▶ [EXCERPTED PASSAGE]:
== Segment start ==

You can quote Rachel Hollis or Anna from Frozen II here (“do the next right thing”), but words come to you when you need them the most and I needed to hear this again today.

Glued into days where it’s impossible to make plans, hard to picture a future, and a struggle to find little things to look forward to, I feel like I am in a constant war against myself and old bad habits. Or new bad habits. Like the one where I read angsty fanfiction in bed instead of getting up to run — after nearly nine hours of sleep, mind you. Or where I eat half of a monster-sized pizza in one sitting two slices past being hungry. Or where I pick up my phone again and again, listlessly, waiting for . . . nothing.

So here’s what I could do today, my small next decisions. I meditated for longer than usual in the afternoon (my morning meditation also subbed out for fanfiction). I went on a five-plus mile run on a new road route to explore. I spent twenty minutes stretching afterward. It’s all calmed me down because before all this I felt a little bit like an unjustified mess on the inside as I plowed through the workday. Not to any alarming levels, but enough to tempt me into hold back tears dream about drinking half of a bottle of wine that I know would only make me feel worse.

== Segment end ==

▶ [YOUR ASSIGNMENT]:
From the passage, list each action the writer took today as one of the "small next decisions." Rely on the passage alone.

Stored dataset items:

== Segment start ==

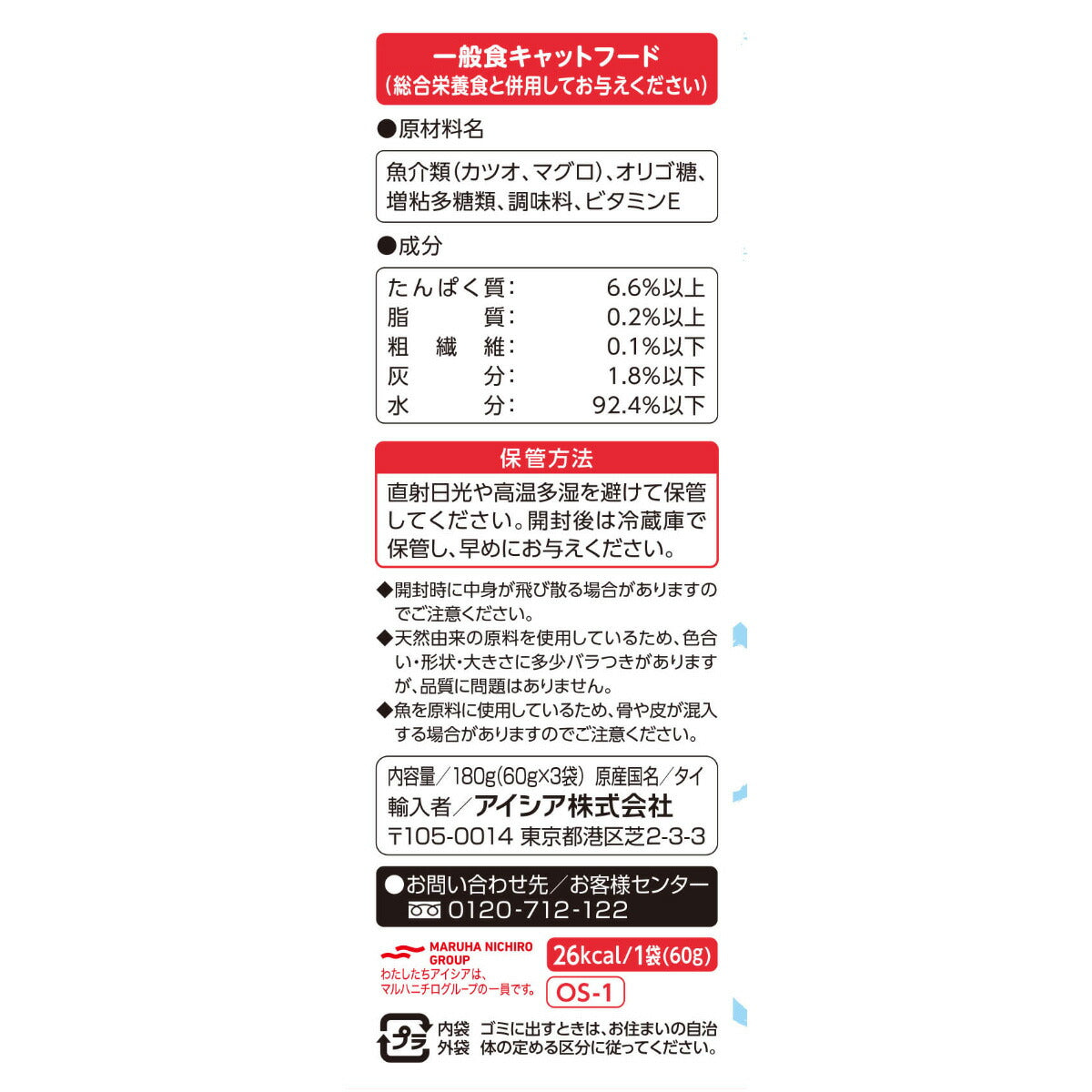 アイシア キャットフード おさかな生活 まぐろ 180g（60g×3袋） 猫缶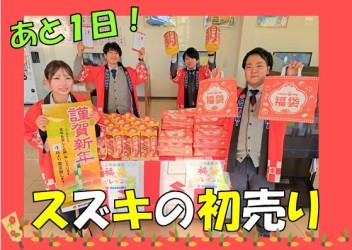 あと１日！スズキの初売り開催です☆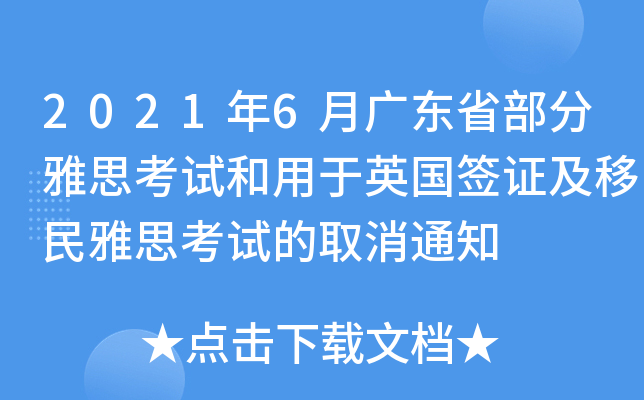 2021年6月广东省部分雅思考试和用于英国签证及移民雅思考试的取消通知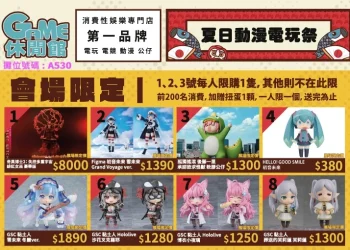 【2024CCPA】GAME休閒館確定參展2024漫博 會場限定商品包含沙花叉克蘿耶、博衣小夜璃黏土人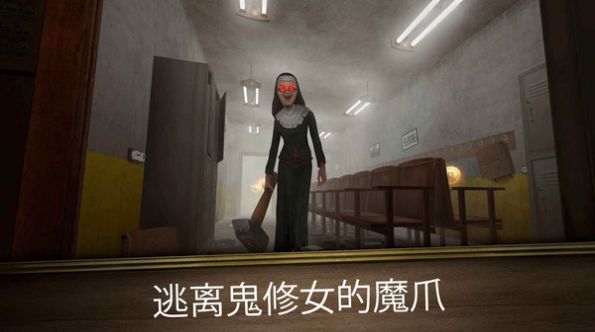 逃离房间鬼修女迷宫游戏安卓版下载图片1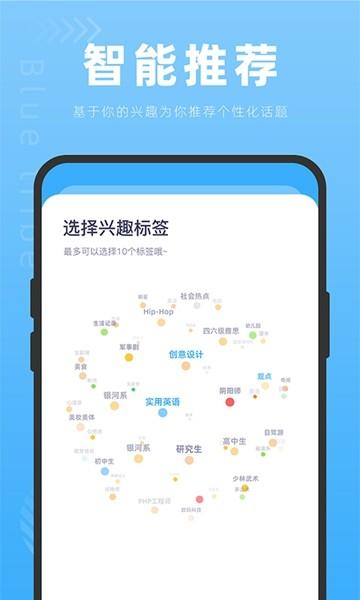蓝色部落 最新版v1.1.9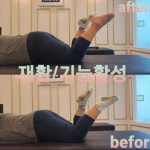 다짐 오류동역점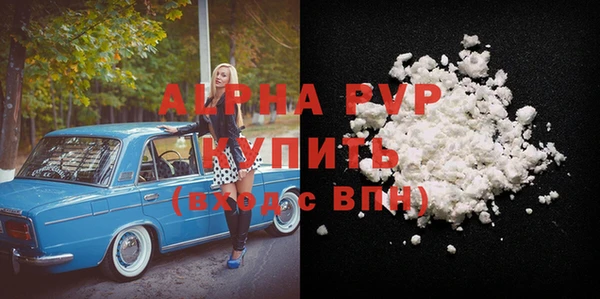 мефедрон мука Елизово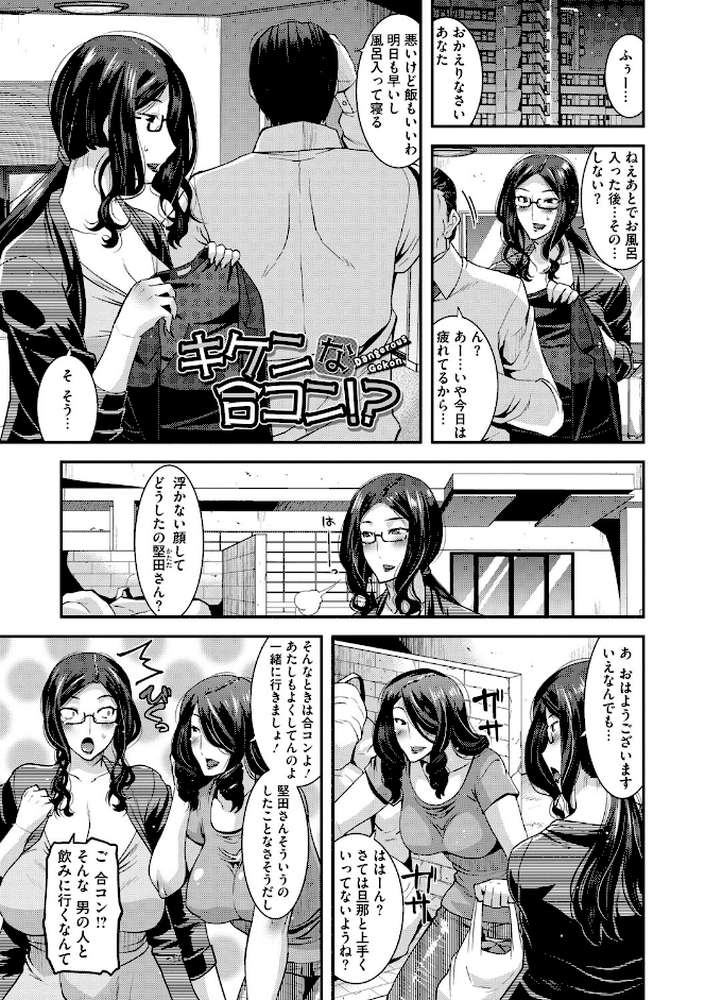 人妻は誰とでもヤリたい【FANZA限定おまけつき】 by 歌麿 (p12)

== Segment end ==

▶ [WRITTEN SOLUTION]:
- Meditated for longer than usual in the afternoon
- Went on a five-plus mile run on a new road route
- Spent twenty minutes stretching afterward